Web Scraper Firefox Extension
April 17, 2019
Since Firefox team has implemented the same browser extension API that Chrome has, we decided that we could also publish Web Scraper on Firefox. Without much effort we got Web Scraper running. You can install the Firefox addon from here - https://addons.mozilla.org/en-US/firefox/addon/web-scraper/. Ever since Firefox got its huge “Quantum” update back in 2018, Mozilla’s popular browser has been on a resurgence. It’s faster than ever, and the back-end overhaul meant that extension developers had to redesign their apps to work with Firefox Quantum. The Web Extensions API is compatible with other browser and removes the overhead of developing the same solution for different platforms. You can download Firefox version of Web Scraper here. If the Firefox version isn't behaving as expected please let us know by posting a bug report in Web Scraper Forum. For FireFox you can use User Agent Switcher extension. For Chrome there is currently no extension, but you can set the User Agent from the command line at startup: chromium-browser –user-agent=”my custom user agent” For Internet Explorer you can use the UAPick extension. And for Python scripts you can set the proxy header with. Web Scraper Web Scraper is a chrome browser extension and a library built for data extraction from web pages. Using this extension you can create a plan (sitemap) how a web site should be traversed and what should be extracted. Using these sitemaps the Web Scraper will navigate the site accordingly and extract all data.
Sitemap.xml, Release
We are happy to announce that Web Scraper 0.4.0 has been released. This release contains a new selector, updates to other selectors and improved CSS selector generator. Starting from version 0.4.0 Web Scraper is also available in Firefox.
Sitemap.xml link selector
Many websites want to be crawled by scrapers. For example, news outlets want their articles to appear in search engine results. In order for this to happen, a search engine has to crawl the entire site. The site can make this work more efficient by listing all of the relevant URLs in a sitemap.xml file. This makes the job for a crawler more efficient and also ensures that everything within the site is being indexed.
With Sitemap.xml Link selector you can leverage this feature to access all of the relevant URLs in a site without having to build a path through the site using the Link selectors for navigation and pagination. With a single selector you can access every product page in an e-commerce site. It is always worth checking out whether the site has sitemap.xml
files before creating other selectors, as using this method can speed up the scraper configuration significantly.
When using the Sitemap.xml Link selector use the Add from robots.txt
button to automatically discover sitemap.xml
links. If no links are discovered you can conduct a manual check whether a example.com/sitemap.xml
page exists.
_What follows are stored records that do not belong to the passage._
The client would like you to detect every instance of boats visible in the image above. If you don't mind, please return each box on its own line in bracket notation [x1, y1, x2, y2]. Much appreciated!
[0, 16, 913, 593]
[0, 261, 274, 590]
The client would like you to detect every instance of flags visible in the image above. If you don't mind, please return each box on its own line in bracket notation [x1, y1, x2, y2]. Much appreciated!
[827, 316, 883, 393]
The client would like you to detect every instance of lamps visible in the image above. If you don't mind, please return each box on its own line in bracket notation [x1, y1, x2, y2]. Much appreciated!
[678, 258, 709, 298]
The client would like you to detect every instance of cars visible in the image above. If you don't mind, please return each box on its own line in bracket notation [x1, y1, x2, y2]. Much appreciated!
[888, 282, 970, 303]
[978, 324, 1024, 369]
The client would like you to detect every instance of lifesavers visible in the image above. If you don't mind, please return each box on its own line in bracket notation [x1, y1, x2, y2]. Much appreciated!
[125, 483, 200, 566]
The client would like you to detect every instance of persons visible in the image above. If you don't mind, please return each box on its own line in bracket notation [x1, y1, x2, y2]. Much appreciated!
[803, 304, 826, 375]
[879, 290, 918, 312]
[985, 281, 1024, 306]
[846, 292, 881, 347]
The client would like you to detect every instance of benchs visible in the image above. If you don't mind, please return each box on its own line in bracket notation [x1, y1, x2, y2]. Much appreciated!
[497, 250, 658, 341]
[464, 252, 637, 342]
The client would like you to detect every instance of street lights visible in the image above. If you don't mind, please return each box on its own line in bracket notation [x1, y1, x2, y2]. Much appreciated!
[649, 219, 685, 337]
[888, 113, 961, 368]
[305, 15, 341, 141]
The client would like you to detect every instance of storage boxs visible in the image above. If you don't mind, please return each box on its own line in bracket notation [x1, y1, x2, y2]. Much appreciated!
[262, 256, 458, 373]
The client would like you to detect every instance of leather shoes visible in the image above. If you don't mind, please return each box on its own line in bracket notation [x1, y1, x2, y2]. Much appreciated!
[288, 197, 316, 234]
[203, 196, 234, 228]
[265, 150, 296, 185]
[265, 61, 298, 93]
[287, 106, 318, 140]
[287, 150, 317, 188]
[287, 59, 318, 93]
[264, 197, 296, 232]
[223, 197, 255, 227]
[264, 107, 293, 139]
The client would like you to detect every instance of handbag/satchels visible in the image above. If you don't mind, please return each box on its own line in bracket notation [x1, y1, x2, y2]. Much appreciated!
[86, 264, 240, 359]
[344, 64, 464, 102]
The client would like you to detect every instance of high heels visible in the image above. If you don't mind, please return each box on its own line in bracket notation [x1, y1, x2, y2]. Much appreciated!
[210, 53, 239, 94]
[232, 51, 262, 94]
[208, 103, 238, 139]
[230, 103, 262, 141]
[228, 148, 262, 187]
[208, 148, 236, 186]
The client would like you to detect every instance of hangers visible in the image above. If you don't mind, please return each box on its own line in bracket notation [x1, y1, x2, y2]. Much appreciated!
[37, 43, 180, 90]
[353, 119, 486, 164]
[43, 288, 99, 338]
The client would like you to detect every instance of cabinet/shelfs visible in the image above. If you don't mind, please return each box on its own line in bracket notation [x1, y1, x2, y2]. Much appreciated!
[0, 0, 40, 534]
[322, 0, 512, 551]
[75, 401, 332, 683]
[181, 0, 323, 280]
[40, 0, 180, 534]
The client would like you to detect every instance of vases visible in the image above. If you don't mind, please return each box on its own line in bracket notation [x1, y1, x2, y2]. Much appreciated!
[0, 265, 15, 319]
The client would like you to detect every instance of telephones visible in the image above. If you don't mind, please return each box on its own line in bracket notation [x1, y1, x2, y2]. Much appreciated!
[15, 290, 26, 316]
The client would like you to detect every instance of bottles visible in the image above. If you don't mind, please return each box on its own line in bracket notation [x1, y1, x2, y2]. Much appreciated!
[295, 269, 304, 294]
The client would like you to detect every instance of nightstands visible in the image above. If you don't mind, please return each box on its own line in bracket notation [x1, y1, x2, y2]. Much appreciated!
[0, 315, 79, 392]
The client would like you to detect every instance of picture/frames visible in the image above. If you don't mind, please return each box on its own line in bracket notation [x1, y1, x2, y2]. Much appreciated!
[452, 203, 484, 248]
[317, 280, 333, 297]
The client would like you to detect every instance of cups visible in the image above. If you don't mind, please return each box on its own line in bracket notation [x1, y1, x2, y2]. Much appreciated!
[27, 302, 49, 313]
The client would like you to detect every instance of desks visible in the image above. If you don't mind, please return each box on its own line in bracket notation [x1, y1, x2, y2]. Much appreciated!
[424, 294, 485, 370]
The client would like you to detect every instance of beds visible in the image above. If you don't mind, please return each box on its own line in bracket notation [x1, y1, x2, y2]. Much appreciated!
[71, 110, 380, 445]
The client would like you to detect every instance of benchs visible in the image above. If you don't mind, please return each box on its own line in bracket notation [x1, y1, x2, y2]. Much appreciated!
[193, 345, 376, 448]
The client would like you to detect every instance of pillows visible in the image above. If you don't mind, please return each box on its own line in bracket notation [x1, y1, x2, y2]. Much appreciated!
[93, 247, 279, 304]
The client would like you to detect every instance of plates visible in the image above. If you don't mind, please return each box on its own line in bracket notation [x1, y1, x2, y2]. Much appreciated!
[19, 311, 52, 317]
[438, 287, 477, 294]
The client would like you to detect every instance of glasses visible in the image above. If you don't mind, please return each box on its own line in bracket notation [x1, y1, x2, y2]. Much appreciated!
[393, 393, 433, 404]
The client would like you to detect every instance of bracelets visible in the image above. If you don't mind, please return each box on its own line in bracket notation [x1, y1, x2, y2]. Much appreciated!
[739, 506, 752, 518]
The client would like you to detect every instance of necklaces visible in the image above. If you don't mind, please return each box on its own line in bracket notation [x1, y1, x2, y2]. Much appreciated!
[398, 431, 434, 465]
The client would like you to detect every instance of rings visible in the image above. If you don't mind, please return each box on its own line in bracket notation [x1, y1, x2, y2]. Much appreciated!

Add child selectors under the Sitemap.xml Link selector that extract data from URLs that the sitemap.xml
file leads to.
Element click selector
With this release it is now possible to add an Element Click Selector under another Element Click Selector. With this feature you can go through multiple product color/size variations within a single product page to get the SKU and the price for every variation.
You can also now use element click selector to click through options within a <select>
element.
Element scroll down selector
Element scroll down selector now scrolls down with a smooth animation. It will additionally try a few tricks to trigger the data load event within the website. Generally the Element scroll down selector isn't as reliable as Link selectors but with this update it should also work in some additional edge cases.
Firefox
I'll start by saying big thanks to Firefox team. They have done a lot work in order to bring the Web Extensions API into their browser. The most painful part of this probably was that they had to remove their previous add-on API with all of the add-ons that developers had been building for years. Despite this, this was a good choice that they made. The Web Extensions API is compatible with other browser and removes the overhead of developing the same solution for different platforms.
You can download Firefox version of Web Scraper here. If the Firefox version isn't behaving as expected please let us know by posting a bug report in Web Scraper Forum.
CSS Selector generator
Bugmenot Firefox Extension
When you are selecting an element within a page, Web Scraper generates a CSS selector. In this release we made some improvements to the CSS Selector generator. When generating a CSS Selector the generator will additionally try to use element attributes and their values. Additionally it will generate better CSS selectors for description lists using the :contains()
selector. We made some additional tweaks to reduce the use of order based selector :nth-of-type()
which frequently doesn't work well across multiple pages.